Compromisers or Confederates? Two-Headed House Is a Hard Foe to Figure

10/16/2013 06:51 pm ET | Updated Dec 16, 2013

It was a cornucopia of plays yesterday in Washington, D.C, as lawmakers and pundits alike did what playmakers do -- they positioned, re-positioned and de-positioned their agendas and competitors in the highly-rated reality of the budget-debt-default drama. If only we knew, however, which foes were in the fight, compromisers or new-age confederates. Here's a sampling from the cheap seats:

BOEHNER'S TWO-FER: Flanked by his deputies, House Speaker John Boehner strode to the microphone cluster to announce not much but to steal a page from the Democrat's playbook -- that all he's seeking is fairness. Fairness, fairness, fairness was his word of the day. His plays, as seen through The Standard Table of Influence, were two-fold: The preemptive Trump and evasive Red Herring (shown above). Fairness, of course, was the principle that Obama-Reid-Pelosi have been pushing for weeks by way of the Screen play. While it seemed that Boehner got away with his theft of the Fairness Thing his prop failed to distract the wonks from his more obvious problem -- that his Tea Party pals weren't playing ball.

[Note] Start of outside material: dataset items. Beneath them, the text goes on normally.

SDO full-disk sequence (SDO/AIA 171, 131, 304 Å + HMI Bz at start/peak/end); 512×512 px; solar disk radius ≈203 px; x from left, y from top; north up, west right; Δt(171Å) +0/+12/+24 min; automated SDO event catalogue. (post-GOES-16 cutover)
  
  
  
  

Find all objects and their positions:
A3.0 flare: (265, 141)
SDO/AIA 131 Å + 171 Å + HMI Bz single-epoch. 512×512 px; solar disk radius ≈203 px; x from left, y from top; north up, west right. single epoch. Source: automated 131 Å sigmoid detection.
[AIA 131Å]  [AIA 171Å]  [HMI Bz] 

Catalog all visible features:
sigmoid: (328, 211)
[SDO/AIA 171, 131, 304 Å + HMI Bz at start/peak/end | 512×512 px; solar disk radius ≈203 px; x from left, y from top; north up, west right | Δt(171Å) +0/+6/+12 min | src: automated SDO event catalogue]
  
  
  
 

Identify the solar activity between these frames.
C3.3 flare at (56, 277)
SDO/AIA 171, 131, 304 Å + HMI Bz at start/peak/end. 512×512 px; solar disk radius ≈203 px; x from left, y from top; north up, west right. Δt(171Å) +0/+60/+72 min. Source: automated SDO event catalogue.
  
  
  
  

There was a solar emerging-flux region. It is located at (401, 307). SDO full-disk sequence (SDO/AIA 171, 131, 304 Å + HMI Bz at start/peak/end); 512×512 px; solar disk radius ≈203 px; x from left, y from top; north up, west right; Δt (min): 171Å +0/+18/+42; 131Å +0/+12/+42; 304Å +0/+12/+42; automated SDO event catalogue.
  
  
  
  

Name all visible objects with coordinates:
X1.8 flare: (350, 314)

PELOSI'S HAT TRICK: Minutes later, House Minority Leader Nancy Pelosi brought her own posse to the same mic stand, letting loose a trifecta of easily decoded, made-for-media plays: It's sabotage she seethed (a favorite Label). Time is money, she quipped (a Screen to amplify the tick-tock of the default clock). What this tells me is that Speaker Boehner doesn't have the votes (a Call Out to show he was posing).

OBAMA'S PAUSE For his part in the 11th-hour drama, Barack Obama stayed largely out of the fight. His play was a Pause, the strategy that tells us that the Commander-in-Chief likes the direction and dialog of the moment. One wonders if the president is thinking about the bear who's chasing two men -- it's the one closer to the bear that's likely to get eaten, and Obama's numbers, while bad, are better than Boehner's.

There were other gems to put a finer point on this infamous set-to:

DEADBEAT NATION Senator Barbara Mikulski (D-MD), never one to mince words and perhaps knowing that the average voter has never heard the phrase, "Full faith and credit," summed up the risks, that we'd be a deadbeat nation. Her play was the Label, no different than Pelosi's sabotage bite, but perhaps more meaningful to social security recipients in Silver Spring.

HISTORY LESSON Conservative columnist George Will, always inspired by history, and this time by his acknowledged hero, James Madison, reminded us of Madison's uncanny focus on "the purse." Asked about John Boehner's slavish commitment to his Tea Party tyrants, Will merely remarked, "He has a constituency," which translated to the commoner means he may not be right to do what he's doing, but has the right to do it. Will's plays were Screens of a high order, all to invoke the wisdom and wits that got us to this point.

SOUTH SHALL RISE Finally, we moved from the sublime to the ridiculous (or not so ridiculous) when Charlie Rangel (D-NY) said on CNN, "This is all about a handful of people who got elected as Republicans that want to bring down our government...the same way they fought as Confederates, they want to bring down the government and reform it." Whoa!, his host, Ashley Banfield, almost exploded. But the seed was planted by way of a Trial Balloon and it was further evidence that the D's are worried that in the house of Boehner there may live real traitors.

So who won the day? Clearly the Democrats. But they are fighting a two-headed foe, and while that mere fact suggests destruction for Republicans, it also means that there are two wars to fight -- one that history suggests will end in compromise, and another that history also suggests will cultivate a new kind of confederacy.